Bolt, ancora uno choc: drammatico infortunio nell'ultima gara

La formazione della Gran Bretagna era composta da Chijindu Ujah, Adam Gemili, Daniel Talbot, Nethaneel Mitchell Blake.

La medaglia d'oro è così finita ai beniamini di casa della Gran Bretagna, capaci di beffare i ben più quotati statunitensi sulla linea di traguardo (la controprestazione dell'argento nei 100 metri Chris Coleman ha pesato parecchio, bravissimo Mitchell-Blake); bronzo per il sorprendente Giappone. Il fuoriclasse giamaicano si è infortunato mentre stava correndo l'ultima frazione.

E' un finale inatteso, tutti gli appassionati di atletica speravano in un esito diverso.

Usain Bolt, il più grande velocista di sempre, si è fatto male durante l'ultima gara della sua carriera, la staffetta 4×100 metri che si è corsa stasera ai Mondiali di atletica di Londra. È stato il più grande velocista di sempre. La staffetta 4x100 femminile è stata vinta dagli Stati Uniti. Completavano la formazione Aaliyah Brown in prima e Morolake Akinosun in terza.
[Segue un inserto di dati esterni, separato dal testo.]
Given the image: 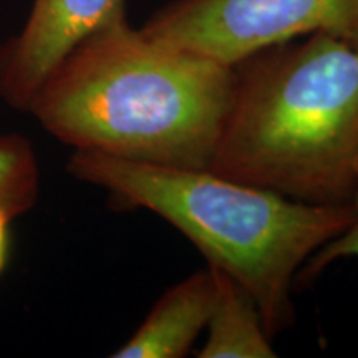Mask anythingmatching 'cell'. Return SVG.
<instances>
[{
    "label": "cell",
    "instance_id": "obj_1",
    "mask_svg": "<svg viewBox=\"0 0 358 358\" xmlns=\"http://www.w3.org/2000/svg\"><path fill=\"white\" fill-rule=\"evenodd\" d=\"M232 87V66L161 42L122 12L64 58L27 113L75 151L206 169Z\"/></svg>",
    "mask_w": 358,
    "mask_h": 358
},
{
    "label": "cell",
    "instance_id": "obj_2",
    "mask_svg": "<svg viewBox=\"0 0 358 358\" xmlns=\"http://www.w3.org/2000/svg\"><path fill=\"white\" fill-rule=\"evenodd\" d=\"M211 169L308 204L358 189V50L317 32L237 64Z\"/></svg>",
    "mask_w": 358,
    "mask_h": 358
},
{
    "label": "cell",
    "instance_id": "obj_3",
    "mask_svg": "<svg viewBox=\"0 0 358 358\" xmlns=\"http://www.w3.org/2000/svg\"><path fill=\"white\" fill-rule=\"evenodd\" d=\"M66 169L123 208L146 209L186 236L209 266L252 295L268 337L294 325L292 289L308 259L347 229L352 204H308L224 178L75 151Z\"/></svg>",
    "mask_w": 358,
    "mask_h": 358
},
{
    "label": "cell",
    "instance_id": "obj_4",
    "mask_svg": "<svg viewBox=\"0 0 358 358\" xmlns=\"http://www.w3.org/2000/svg\"><path fill=\"white\" fill-rule=\"evenodd\" d=\"M358 0H176L141 27L161 42L226 66L302 35L350 40Z\"/></svg>",
    "mask_w": 358,
    "mask_h": 358
},
{
    "label": "cell",
    "instance_id": "obj_5",
    "mask_svg": "<svg viewBox=\"0 0 358 358\" xmlns=\"http://www.w3.org/2000/svg\"><path fill=\"white\" fill-rule=\"evenodd\" d=\"M122 12L124 0H34L20 32L0 43V98L29 110L64 58Z\"/></svg>",
    "mask_w": 358,
    "mask_h": 358
},
{
    "label": "cell",
    "instance_id": "obj_6",
    "mask_svg": "<svg viewBox=\"0 0 358 358\" xmlns=\"http://www.w3.org/2000/svg\"><path fill=\"white\" fill-rule=\"evenodd\" d=\"M216 282L211 268L198 271L161 295L140 329L115 358H181L191 352L211 317Z\"/></svg>",
    "mask_w": 358,
    "mask_h": 358
},
{
    "label": "cell",
    "instance_id": "obj_7",
    "mask_svg": "<svg viewBox=\"0 0 358 358\" xmlns=\"http://www.w3.org/2000/svg\"><path fill=\"white\" fill-rule=\"evenodd\" d=\"M216 282V299L209 317L208 338L199 358H272L262 315L252 295L221 268L209 266Z\"/></svg>",
    "mask_w": 358,
    "mask_h": 358
},
{
    "label": "cell",
    "instance_id": "obj_8",
    "mask_svg": "<svg viewBox=\"0 0 358 358\" xmlns=\"http://www.w3.org/2000/svg\"><path fill=\"white\" fill-rule=\"evenodd\" d=\"M40 169L34 148L20 134L0 136V211L17 219L38 198Z\"/></svg>",
    "mask_w": 358,
    "mask_h": 358
},
{
    "label": "cell",
    "instance_id": "obj_9",
    "mask_svg": "<svg viewBox=\"0 0 358 358\" xmlns=\"http://www.w3.org/2000/svg\"><path fill=\"white\" fill-rule=\"evenodd\" d=\"M350 204L353 209L352 222L348 224V227L342 234H338L330 243H327L324 248H320L303 264L301 272L297 274L299 277L295 279V284L307 285L308 282L315 280L330 264L340 261V259H358V189L352 198Z\"/></svg>",
    "mask_w": 358,
    "mask_h": 358
},
{
    "label": "cell",
    "instance_id": "obj_10",
    "mask_svg": "<svg viewBox=\"0 0 358 358\" xmlns=\"http://www.w3.org/2000/svg\"><path fill=\"white\" fill-rule=\"evenodd\" d=\"M13 221L10 214L0 211V274H2L3 267L7 261V249H8V227Z\"/></svg>",
    "mask_w": 358,
    "mask_h": 358
},
{
    "label": "cell",
    "instance_id": "obj_11",
    "mask_svg": "<svg viewBox=\"0 0 358 358\" xmlns=\"http://www.w3.org/2000/svg\"><path fill=\"white\" fill-rule=\"evenodd\" d=\"M348 42H350V43L353 45V47H355V48H357V50H358V25H357L355 32H353V34H352V37H350V40H348Z\"/></svg>",
    "mask_w": 358,
    "mask_h": 358
}]
</instances>
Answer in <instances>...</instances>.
Il giavellotto maschile vede il successo annunciato del tedesco Johannes Vetter, ma la vittoria è per pochi cm, in quanto l'atleta della Repubblica Ceca quasi ottiena una misura analoga nel turno successivo; Vetter nel primo turno ha lanciato a 89,89, il ceco Jakub Vadlejch nel secondo arriva a 89,73 e precede il connazionale Petr Frydrych a 88,32, appena 6 cm oltre la misura dell'altro tedesco Thomas Rohler, che era candidato a un quasi sicuro podio. Ma questa sarà ricordata soprattutto come la finale del grave infortunio a Bolt, non ce ne vogliano i pur meritevoli britannici: un infortunio che sa di nefasta beffa per colui che a Londra cercava il lieto fine dopo una carriera che più sfolgorante non si poteva immaginare.